[start of MATERIAL PROVIDED]

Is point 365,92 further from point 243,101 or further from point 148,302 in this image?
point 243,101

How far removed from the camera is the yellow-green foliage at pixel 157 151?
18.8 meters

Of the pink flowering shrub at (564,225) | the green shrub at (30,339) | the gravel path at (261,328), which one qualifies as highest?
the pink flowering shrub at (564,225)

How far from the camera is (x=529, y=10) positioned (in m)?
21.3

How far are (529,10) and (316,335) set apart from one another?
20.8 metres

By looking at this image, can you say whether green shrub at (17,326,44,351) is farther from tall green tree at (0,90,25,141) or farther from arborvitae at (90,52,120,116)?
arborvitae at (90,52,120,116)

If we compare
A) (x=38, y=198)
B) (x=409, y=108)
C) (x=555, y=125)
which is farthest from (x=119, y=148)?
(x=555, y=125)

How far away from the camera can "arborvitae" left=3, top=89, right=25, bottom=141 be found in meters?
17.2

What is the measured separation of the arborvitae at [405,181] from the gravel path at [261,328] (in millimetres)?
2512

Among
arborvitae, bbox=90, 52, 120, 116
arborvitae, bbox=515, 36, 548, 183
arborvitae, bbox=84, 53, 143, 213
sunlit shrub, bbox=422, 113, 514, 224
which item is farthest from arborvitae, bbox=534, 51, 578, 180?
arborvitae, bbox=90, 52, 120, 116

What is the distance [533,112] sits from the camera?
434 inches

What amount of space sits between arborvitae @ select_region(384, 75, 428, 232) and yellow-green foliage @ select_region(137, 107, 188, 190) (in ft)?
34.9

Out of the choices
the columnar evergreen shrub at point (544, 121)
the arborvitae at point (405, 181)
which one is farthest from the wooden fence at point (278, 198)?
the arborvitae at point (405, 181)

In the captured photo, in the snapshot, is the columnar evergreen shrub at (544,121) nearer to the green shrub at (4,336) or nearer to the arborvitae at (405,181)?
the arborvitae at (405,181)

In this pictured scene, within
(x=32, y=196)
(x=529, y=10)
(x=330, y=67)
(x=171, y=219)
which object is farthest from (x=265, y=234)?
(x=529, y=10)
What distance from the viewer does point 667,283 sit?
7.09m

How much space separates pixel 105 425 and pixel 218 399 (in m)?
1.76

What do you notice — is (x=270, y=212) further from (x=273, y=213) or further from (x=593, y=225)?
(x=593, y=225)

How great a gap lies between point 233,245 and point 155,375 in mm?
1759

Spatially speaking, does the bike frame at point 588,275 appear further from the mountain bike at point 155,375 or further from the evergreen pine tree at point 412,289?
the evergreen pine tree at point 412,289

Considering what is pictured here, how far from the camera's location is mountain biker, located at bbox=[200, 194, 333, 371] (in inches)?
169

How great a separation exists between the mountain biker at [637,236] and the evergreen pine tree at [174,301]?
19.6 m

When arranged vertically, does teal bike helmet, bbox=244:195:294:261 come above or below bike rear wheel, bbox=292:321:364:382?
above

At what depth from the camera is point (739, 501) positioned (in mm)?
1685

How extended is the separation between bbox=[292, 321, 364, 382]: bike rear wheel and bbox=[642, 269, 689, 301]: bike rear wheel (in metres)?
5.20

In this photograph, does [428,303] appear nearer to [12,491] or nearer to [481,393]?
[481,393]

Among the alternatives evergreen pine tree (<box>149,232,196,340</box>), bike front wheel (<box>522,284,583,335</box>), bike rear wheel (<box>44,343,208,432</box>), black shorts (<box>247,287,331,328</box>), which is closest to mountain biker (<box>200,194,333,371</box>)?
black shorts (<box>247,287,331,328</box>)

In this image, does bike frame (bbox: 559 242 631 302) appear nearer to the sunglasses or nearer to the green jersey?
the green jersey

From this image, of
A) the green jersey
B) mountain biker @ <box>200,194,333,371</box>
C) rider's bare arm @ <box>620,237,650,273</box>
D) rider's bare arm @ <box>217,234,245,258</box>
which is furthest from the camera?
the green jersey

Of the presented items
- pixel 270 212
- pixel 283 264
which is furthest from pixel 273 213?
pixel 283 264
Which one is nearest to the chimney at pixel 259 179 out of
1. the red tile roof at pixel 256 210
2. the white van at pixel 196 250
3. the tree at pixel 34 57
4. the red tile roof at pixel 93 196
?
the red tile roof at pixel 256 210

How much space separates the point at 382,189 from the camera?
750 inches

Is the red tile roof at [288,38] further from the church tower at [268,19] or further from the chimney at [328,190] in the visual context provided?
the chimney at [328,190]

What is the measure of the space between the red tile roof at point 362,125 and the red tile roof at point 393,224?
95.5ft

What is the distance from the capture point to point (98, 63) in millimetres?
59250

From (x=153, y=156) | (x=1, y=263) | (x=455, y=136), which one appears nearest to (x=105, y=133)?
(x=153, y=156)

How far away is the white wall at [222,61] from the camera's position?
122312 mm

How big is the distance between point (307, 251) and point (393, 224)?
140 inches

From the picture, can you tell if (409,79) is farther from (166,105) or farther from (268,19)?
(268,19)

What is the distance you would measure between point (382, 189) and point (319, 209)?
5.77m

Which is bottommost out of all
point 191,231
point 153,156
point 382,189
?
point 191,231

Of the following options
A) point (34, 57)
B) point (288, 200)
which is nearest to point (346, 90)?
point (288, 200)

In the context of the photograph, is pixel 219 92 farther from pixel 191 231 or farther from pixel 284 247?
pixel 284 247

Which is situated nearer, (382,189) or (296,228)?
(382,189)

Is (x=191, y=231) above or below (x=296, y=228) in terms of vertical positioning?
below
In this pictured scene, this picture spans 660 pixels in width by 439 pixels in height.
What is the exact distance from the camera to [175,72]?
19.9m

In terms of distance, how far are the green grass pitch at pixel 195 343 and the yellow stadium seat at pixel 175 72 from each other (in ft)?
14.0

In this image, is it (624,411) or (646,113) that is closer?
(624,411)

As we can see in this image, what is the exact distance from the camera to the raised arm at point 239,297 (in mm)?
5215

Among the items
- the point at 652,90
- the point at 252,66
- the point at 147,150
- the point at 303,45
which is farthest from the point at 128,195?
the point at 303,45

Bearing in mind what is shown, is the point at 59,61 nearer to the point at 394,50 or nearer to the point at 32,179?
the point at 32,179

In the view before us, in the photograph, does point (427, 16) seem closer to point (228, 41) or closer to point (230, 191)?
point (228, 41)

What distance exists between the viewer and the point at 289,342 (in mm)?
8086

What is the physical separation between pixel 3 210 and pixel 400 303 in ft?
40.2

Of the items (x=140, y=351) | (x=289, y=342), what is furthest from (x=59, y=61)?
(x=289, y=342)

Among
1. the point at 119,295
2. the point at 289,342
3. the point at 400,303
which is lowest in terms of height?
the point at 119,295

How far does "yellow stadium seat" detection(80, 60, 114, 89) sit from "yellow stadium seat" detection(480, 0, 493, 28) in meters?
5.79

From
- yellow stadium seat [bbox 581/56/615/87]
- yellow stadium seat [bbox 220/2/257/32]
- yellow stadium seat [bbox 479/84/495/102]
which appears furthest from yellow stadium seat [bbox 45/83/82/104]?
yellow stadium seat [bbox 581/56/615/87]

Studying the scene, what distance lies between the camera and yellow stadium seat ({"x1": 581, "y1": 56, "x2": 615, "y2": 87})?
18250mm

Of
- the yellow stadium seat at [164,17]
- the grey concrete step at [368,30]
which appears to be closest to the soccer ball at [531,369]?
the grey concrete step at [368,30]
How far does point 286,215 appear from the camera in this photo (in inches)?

[end of MATERIAL PROVIDED]

• **WHAT IS REQUIRED**
Update the material from its first line through the line containing "20.8 metres", inclusive, so that "camera" becomes "viewer". Change nothing else, and give only those lines.

• **PROBLEM SOLUTION**
Is point 365,92 further from point 243,101 or further from point 148,302 in this image?
point 243,101

How far removed from the viewer is the yellow-green foliage at pixel 157 151?
18.8 meters

Of the pink flowering shrub at (564,225) | the green shrub at (30,339) | the gravel path at (261,328), which one qualifies as highest?
the pink flowering shrub at (564,225)

How far from the viewer is (x=529, y=10) positioned (in m)?
21.3

How far are (529,10) and (316,335) set apart from one another?
20.8 metres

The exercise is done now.